*Direction:* Retype everything in the passage below on staying calm around difficult people, from "It’s about being" down to "inside your body.", without changing a word.

*Source excerpt:*

You’ll find them in team meetings, on client calls, in your inbox at 11:45pm, and sometimes even at your own dinner table.


They don’t just cause stress.


They drain energy, derail progress, and worst of all, they can make you question your own response.


The real danger isn’t just them—it’s what happens when you start acting like them.


When you mirror their behavior, when you let their tone set your tone, when you hand over your calm in the heat of the moment—that’s when they’ve won without even trying.


You can’t control difficult people.


But you can control how much power they have over you.


And that’s a skill worth practicing.


Because in high-pressure moments, the people who keep their calm end up being the ones who move decisions forward, keep relationships intact, and walk away without regrets.


This article is not about being “the bigger person.”


It’s about being the calmer one.


Calm isn’t passive. Calm is strategy.


And here’s how to make it yours.


Know the “Pull” Before It Owns You


Conflict is often less about the words spoken and more about what’s happening inside your body.


Your heart rate spikes. Your jaw tightens.

*Provided data:*

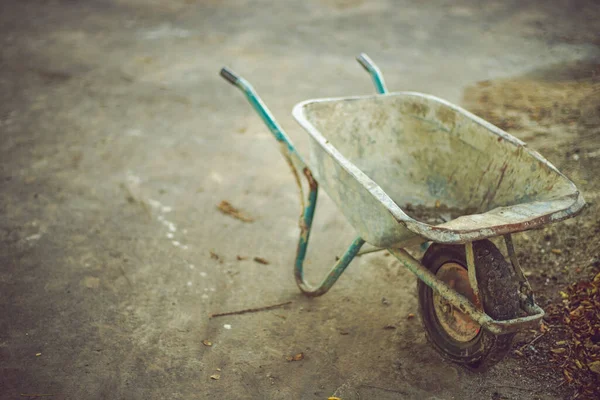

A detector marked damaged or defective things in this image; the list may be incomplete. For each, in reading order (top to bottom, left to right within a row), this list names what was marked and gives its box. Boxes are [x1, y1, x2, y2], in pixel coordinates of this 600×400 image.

rusty wheelbarrow [218, 54, 584, 370]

*In response:*
It’s about being the calmer one.


Calm isn’t passive. Calm is strategy.


And here’s how to make it yours.


Know the “Pull” Before It Owns You


Conflict is often less about the words spoken and more about what’s happening inside your body.